Independent Critic,Maria F. Porges wrote the following:
“Though essentially abstract, Bean Finneran’s sculpture often makes us think of the real things: haystacks, windblown grasses, coral branches, or even the gracefully chaotic tangle of debris dumped by waves on a beach when the tide recedes. Such allusions seem natural in the work of an artist who has spent much of her life at the water’s edge. After an adolescence spent in Florida, Finneran moved to northern California in her mid-twentites. For more than two decades, she has lived and worked in a tidal marsh only a few miles from San Francisco. Her home and studio are part of a line of buildings that punctuate a picturesque boardwalk meandering through a sea of grass and water. From the deck around her studio, a view of austere yet spectacular beauty can be seen in every direction, as if from the deck of a ship.

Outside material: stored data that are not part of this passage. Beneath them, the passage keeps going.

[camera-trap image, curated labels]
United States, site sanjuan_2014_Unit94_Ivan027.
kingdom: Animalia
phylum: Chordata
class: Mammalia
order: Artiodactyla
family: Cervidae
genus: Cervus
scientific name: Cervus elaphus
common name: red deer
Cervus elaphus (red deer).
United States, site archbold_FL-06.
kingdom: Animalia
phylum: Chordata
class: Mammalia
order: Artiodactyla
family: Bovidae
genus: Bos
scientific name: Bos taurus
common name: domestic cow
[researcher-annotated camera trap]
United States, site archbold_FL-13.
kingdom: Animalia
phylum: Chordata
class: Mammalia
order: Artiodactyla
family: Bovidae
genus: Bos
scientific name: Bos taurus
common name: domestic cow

Clearly this environment has been part of Finneran’s inspiration. For the past several years, she has been experimenting with simple sculptural shapes constructed out of thousands of curved rods of fired clay. No glue of fasteners connect the slender arcs, each about the size and thickness of a pencil, which she uses to compose the cones, nests and circles, and lines in her installations. Essentially, only gravity holds the twig like forms in place, in the same kind of random yet orderly patterns as the reeds and sedge that she sees every day out her studio windows.”